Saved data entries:
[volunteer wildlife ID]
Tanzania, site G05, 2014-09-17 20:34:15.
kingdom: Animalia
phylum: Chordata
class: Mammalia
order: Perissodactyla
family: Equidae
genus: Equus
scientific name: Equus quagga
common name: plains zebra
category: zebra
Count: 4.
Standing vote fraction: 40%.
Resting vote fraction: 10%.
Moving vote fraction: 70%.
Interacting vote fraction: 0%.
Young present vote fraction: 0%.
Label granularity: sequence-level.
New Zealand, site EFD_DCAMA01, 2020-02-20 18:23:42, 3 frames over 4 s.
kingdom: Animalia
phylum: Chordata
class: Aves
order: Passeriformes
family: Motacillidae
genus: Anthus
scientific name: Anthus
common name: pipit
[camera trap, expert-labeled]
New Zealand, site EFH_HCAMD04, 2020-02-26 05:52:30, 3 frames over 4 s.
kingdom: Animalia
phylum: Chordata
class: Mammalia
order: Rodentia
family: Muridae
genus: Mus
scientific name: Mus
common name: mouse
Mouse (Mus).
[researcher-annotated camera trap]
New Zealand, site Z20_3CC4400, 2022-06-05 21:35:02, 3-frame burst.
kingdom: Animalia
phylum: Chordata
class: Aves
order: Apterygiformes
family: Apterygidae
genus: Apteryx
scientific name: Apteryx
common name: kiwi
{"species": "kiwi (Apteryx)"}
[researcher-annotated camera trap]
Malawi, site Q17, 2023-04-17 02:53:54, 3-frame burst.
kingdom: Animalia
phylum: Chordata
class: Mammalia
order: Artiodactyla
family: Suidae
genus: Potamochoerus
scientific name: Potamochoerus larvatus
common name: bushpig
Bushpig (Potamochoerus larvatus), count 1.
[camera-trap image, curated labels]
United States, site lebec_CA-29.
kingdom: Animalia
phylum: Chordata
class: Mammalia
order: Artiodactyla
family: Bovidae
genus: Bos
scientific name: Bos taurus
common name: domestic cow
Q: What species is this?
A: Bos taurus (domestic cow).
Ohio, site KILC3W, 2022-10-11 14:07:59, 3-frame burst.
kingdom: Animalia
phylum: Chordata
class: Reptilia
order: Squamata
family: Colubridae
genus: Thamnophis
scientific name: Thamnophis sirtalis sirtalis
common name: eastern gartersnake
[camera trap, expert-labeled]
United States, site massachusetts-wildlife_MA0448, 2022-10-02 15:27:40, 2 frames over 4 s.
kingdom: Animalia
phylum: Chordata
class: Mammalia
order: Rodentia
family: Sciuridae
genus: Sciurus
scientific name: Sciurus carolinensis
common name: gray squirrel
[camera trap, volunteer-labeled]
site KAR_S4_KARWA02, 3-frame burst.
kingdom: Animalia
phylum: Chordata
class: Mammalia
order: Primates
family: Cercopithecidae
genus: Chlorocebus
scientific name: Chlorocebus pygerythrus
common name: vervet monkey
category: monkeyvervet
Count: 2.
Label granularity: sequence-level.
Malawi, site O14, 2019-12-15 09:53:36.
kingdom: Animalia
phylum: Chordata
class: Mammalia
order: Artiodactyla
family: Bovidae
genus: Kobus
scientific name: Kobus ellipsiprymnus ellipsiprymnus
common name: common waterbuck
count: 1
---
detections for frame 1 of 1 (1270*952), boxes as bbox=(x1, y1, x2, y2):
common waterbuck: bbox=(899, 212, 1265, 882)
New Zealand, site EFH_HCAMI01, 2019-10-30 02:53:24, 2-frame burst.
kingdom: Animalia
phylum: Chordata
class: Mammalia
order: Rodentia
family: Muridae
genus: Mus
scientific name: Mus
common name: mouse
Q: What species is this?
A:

Exercise prompt: The answer must be a verbatim transcription of all the entries.

Exercise solution:
[volunteer wildlife ID]
Tanzania, site G05, 2014-09-17 20:34:15.
kingdom: Animalia
phylum: Chordata
class: Mammalia
order: Perissodactyla
family: Equidae
genus: Equus
scientific name: Equus quagga
common name: plains zebra
category: zebra
Count: 4.
Standing vote fraction: 40%.
Resting vote fraction: 10%.
Moving vote fraction: 70%.
Interacting vote fraction: 0%.
Young present vote fraction: 0%.
Label granularity: sequence-level.
New Zealand, site EFD_DCAMA01, 2020-02-20 18:23:42, 3 frames over 4 s.
kingdom: Animalia
phylum: Chordata
class: Aves
order: Passeriformes
family: Motacillidae
genus: Anthus
scientific name: Anthus
common name: pipit
[camera trap, expert-labeled]
New Zealand, site EFH_HCAMD04, 2020-02-26 05:52:30, 3 frames over 4 s.
kingdom: Animalia
phylum: Chordata
class: Mammalia
order: Rodentia
family: Muridae
genus: Mus
scientific name: Mus
common name: mouse
Mouse (Mus).
[researcher-annotated camera trap]
New Zealand, site Z20_3CC4400, 2022-06-05 21:35:02, 3-frame burst.
kingdom: Animalia
phylum: Chordata
class: Aves
order: Apterygiformes
family: Apterygidae
genus: Apteryx
scientific name: Apteryx
common name: kiwi
{"species": "kiwi (Apteryx)"}
[researcher-annotated camera trap]
Malawi, site Q17, 2023-04-17 02:53:54, 3-frame burst.
kingdom: Animalia
phylum: Chordata
class: Mammalia
order: Artiodactyla
family: Suidae
genus: Potamochoerus
scientific name: Potamochoerus larvatus
common name: bushpig
Bushpig (Potamochoerus larvatus), count 1.
[camera-trap image, curated labels]
United States, site lebec_CA-29.
kingdom: Animalia
phylum: Chordata
class: Mammalia
order: Artiodactyla
family: Bovidae
genus: Bos
scientific name: Bos taurus
common name: domestic cow
Q: What species is this?
A: Bos taurus (domestic cow).
Ohio, site KILC3W, 2022-10-11 14:07:59, 3-frame burst.
kingdom: Animalia
phylum: Chordata
class: Reptilia
order: Squamata
family: Colubridae
genus: Thamnophis
scientific name: Thamnophis sirtalis sirtalis
common name: eastern gartersnake
[camera trap, expert-labeled]
United States, site massachusetts-wildlife_MA0448, 2022-10-02 15:27:40, 2 frames over 4 s.
kingdom: Animalia
phylum: Chordata
class: Mammalia
order: Rodentia
family: Sciuridae
genus: Sciurus
scientific name: Sciurus carolinensis
common name: gray squirrel
[camera trap, volunteer-labeled]
site KAR_S4_KARWA02, 3-frame burst.
kingdom: Animalia
phylum: Chordata
class: Mammalia
order: Primates
family: Cercopithecidae
genus: Chlorocebus
scientific name: Chlorocebus pygerythrus
common name: vervet monkey
category: monkeyvervet
Count: 2.
Label granularity: sequence-level.
Malawi, site O14, 2019-12-15 09:53:36.
kingdom: Animalia
phylum: Chordata
class: Mammalia
order: Artiodactyla
family: Bovidae
genus: Kobus
scientific name: Kobus ellipsiprymnus ellipsiprymnus
common name: common waterbuck
count: 1
---
detections for frame 1 of 1 (1270*952), boxes as bbox=(x1, y1, x2, y2):
common waterbuck: bbox=(899, 212, 1265, 882)
New Zealand, site EFH_HCAMI01, 2019-10-30 02:53:24, 2-frame burst.
kingdom: Animalia
phylum: Chordata
class: Mammalia
order: Rodentia
family: Muridae
genus: Mus
scientific name: Mus
common name: mouse
Q: What species is this?
A:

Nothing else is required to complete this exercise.